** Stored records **
┄┄┄┄┄┄
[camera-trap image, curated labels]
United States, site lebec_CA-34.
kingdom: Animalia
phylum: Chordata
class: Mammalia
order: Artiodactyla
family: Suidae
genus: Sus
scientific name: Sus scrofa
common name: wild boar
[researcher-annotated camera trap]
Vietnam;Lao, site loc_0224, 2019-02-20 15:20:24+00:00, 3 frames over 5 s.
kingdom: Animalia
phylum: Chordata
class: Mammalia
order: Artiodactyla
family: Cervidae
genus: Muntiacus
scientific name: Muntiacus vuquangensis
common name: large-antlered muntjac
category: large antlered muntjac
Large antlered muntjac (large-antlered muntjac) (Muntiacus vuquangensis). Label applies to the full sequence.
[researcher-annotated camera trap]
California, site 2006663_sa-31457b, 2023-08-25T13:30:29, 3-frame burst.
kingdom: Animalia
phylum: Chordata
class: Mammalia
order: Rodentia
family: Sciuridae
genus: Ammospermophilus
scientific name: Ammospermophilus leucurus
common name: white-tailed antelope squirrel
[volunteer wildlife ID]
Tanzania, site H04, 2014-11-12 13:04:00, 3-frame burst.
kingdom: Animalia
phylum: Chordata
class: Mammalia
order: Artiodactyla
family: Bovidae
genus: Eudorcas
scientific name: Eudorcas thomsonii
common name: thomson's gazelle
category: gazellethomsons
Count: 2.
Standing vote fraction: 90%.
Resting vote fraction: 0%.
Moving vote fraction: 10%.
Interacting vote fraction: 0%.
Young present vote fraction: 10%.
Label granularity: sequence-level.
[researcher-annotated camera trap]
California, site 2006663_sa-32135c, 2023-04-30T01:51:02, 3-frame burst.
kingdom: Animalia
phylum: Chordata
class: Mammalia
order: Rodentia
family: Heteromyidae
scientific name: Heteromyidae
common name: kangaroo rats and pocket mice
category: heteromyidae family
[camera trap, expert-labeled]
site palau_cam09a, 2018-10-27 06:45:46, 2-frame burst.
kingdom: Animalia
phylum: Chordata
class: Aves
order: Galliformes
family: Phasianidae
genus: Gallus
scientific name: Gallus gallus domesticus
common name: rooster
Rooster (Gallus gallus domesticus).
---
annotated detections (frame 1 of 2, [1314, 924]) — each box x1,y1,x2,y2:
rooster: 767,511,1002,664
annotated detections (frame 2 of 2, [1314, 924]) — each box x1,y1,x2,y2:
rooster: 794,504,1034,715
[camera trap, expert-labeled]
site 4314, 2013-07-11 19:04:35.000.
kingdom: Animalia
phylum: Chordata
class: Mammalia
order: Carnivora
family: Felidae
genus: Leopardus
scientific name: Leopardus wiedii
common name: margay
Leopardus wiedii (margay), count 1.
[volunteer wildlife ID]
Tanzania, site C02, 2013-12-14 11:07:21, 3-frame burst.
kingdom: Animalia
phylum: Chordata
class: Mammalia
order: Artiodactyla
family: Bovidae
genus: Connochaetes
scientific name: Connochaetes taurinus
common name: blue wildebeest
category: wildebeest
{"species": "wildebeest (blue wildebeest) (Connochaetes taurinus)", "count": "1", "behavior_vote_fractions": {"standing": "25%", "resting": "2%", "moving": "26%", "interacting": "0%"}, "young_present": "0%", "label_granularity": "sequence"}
┄┄┄┄┄┄
** YOUR GOAL **
Transcribe each line of the data exactly, skipping none.

** RESULT OF THE TASK **
[camera-trap image, curated labels]
United States, site lebec_CA-34.
kingdom: Animalia
phylum: Chordata
class: Mammalia
order: Artiodactyla
family: Suidae
genus: Sus
scientific name: Sus scrofa
common name: wild boar
[researcher-annotated camera trap]
Vietnam;Lao, site loc_0224, 2019-02-20 15:20:24+00:00, 3 frames over 5 s.
kingdom: Animalia
phylum: Chordata
class: Mammalia
order: Artiodactyla
family: Cervidae
genus: Muntiacus
scientific name: Muntiacus vuquangensis
common name: large-antlered muntjac
category: large antlered muntjac
Large antlered muntjac (large-antlered muntjac) (Muntiacus vuquangensis). Label applies to the full sequence.
[researcher-annotated camera trap]
California, site 2006663_sa-31457b, 2023-08-25T13:30:29, 3-frame burst.
kingdom: Animalia
phylum: Chordata
class: Mammalia
order: Rodentia
family: Sciuridae
genus: Ammospermophilus
scientific name: Ammospermophilus leucurus
common name: white-tailed antelope squirrel
[volunteer wildlife ID]
Tanzania, site H04, 2014-11-12 13:04:00, 3-frame burst.
kingdom: Animalia
phylum: Chordata
class: Mammalia
order: Artiodactyla
family: Bovidae
genus: Eudorcas
scientific name: Eudorcas thomsonii
common name: thomson's gazelle
category: gazellethomsons
Count: 2.
Standing vote fraction: 90%.
Resting vote fraction: 0%.
Moving vote fraction: 10%.
Interacting vote fraction: 0%.
Young present vote fraction: 10%.
Label granularity: sequence-level.
[researcher-annotated camera trap]
California, site 2006663_sa-32135c, 2023-04-30T01:51:02, 3-frame burst.
kingdom: Animalia
phylum: Chordata
class: Mammalia
order: Rodentia
family: Heteromyidae
scientific name: Heteromyidae
common name: kangaroo rats and pocket mice
category: heteromyidae family
[camera trap, expert-labeled]
site palau_cam09a, 2018-10-27 06:45:46, 2-frame burst.
kingdom: Animalia
phylum: Chordata
class: Aves
order: Galliformes
family: Phasianidae
genus: Gallus
scientific name: Gallus gallus domesticus
common name: rooster
Rooster (Gallus gallus domesticus).
---
annotated detections (frame 1 of 2, [1314, 924]) — each box x1,y1,x2,y2:
rooster: 767,511,1002,664
annotated detections (frame 2 of 2, [1314, 924]) — each box x1,y1,x2,y2:
rooster: 794,504,1034,715
[camera trap, expert-labeled]
site 4314, 2013-07-11 19:04:35.000.
kingdom: Animalia
phylum: Chordata
class: Mammalia
order: Carnivora
family: Felidae
genus: Leopardus
scientific name: Leopardus wiedii
common name: margay
Leopardus wiedii (margay), count 1.
[volunteer wildlife ID]
Tanzania, site C02, 2013-12-14 11:07:21, 3-frame burst.
kingdom: Animalia
phylum: Chordata
class: Mammalia
order: Artiodactyla
family: Bovidae
genus: Connochaetes
scientific name: Connochaetes taurinus
common name: blue wildebeest
category: wildebeest
{"species": "wildebeest (blue wildebeest) (Connochaetes taurinus)", "count": "1", "behavior_vote_fractions": {"standing": "25%", "resting": "2%", "moving": "26%", "interacting": "0%"}, "young_present": "0%", "label_granularity": "sequence"}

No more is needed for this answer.